Raw data

============

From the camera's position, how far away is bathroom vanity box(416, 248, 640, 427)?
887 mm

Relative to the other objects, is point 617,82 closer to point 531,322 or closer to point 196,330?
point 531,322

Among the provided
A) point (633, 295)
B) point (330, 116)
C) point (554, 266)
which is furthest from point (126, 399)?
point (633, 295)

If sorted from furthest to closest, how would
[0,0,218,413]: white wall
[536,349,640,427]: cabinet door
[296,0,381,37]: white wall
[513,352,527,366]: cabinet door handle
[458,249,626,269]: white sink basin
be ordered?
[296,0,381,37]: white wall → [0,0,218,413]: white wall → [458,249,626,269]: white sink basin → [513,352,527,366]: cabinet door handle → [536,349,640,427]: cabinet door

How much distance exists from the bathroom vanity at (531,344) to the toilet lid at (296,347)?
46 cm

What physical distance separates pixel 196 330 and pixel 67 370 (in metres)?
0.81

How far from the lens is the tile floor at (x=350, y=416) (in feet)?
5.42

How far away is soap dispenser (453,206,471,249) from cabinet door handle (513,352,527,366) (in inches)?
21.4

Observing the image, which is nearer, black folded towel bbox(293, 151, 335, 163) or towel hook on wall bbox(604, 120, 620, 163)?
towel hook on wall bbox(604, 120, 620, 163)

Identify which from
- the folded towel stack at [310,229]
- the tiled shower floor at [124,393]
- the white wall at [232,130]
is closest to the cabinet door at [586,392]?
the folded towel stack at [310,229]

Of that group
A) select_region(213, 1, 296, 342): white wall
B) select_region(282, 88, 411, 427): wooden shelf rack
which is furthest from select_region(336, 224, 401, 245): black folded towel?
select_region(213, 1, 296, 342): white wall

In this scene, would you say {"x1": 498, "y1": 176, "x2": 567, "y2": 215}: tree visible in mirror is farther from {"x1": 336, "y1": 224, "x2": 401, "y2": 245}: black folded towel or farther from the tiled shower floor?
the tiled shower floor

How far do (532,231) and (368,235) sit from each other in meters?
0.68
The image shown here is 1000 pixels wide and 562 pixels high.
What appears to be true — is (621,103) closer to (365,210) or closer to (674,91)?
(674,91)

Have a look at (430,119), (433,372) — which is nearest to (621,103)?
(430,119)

============

# Challenge:
Rewrite all of the data above as a numbered list with one line per item, leaving out the blank lines.

# Exercise answer:
1. From the camera's position, how far away is bathroom vanity box(416, 248, 640, 427)?
2. 887 mm
3. Relative to the other objects, is point 617,82 closer to point 531,322 or closer to point 196,330?
4. point 531,322
5. Among the provided
6. A) point (633, 295)
7. B) point (330, 116)
8. C) point (554, 266)
9. which is furthest from point (126, 399)?
10. point (633, 295)
11. If sorted from furthest to closest, how would
12. [0,0,218,413]: white wall
13. [536,349,640,427]: cabinet door
14. [296,0,381,37]: white wall
15. [513,352,527,366]: cabinet door handle
16. [458,249,626,269]: white sink basin
17. be ordered?
18. [296,0,381,37]: white wall → [0,0,218,413]: white wall → [458,249,626,269]: white sink basin → [513,352,527,366]: cabinet door handle → [536,349,640,427]: cabinet door
19. How much distance exists from the bathroom vanity at (531,344) to the toilet lid at (296,347)?
20. 46 cm
21. What physical distance separates pixel 196 330 and pixel 67 370 (in metres)?
22. 0.81
23. How far from the lens is the tile floor at (x=350, y=416) (in feet)?
24. 5.42
25. How far away is soap dispenser (453,206,471,249) from cabinet door handle (513,352,527,366) (in inches)?
26. 21.4
27. Observing the image, which is nearer, black folded towel bbox(293, 151, 335, 163) or towel hook on wall bbox(604, 120, 620, 163)?
28. towel hook on wall bbox(604, 120, 620, 163)
29. Identify which from
30. - the folded towel stack at [310,229]
31. - the tiled shower floor at [124,393]
32. - the white wall at [232,130]
33. is closest to the cabinet door at [586,392]?
34. the folded towel stack at [310,229]
35. Of that group
36. A) select_region(213, 1, 296, 342): white wall
37. B) select_region(282, 88, 411, 427): wooden shelf rack
38. which is furthest from select_region(336, 224, 401, 245): black folded towel?
39. select_region(213, 1, 296, 342): white wall
40. In this scene, would you say {"x1": 498, "y1": 176, "x2": 567, "y2": 215}: tree visible in mirror is farther from {"x1": 336, "y1": 224, "x2": 401, "y2": 245}: black folded towel or farther from the tiled shower floor?
41. the tiled shower floor
42. How far do (532,231) and (368,235) sit from each other in meters?
43. 0.68
44. The image shown here is 1000 pixels wide and 562 pixels high.
45. What appears to be true — is (621,103) closer to (365,210) or closer to (674,91)?
46. (674,91)
47. Have a look at (430,119), (433,372) — which is nearest to (621,103)?
48. (430,119)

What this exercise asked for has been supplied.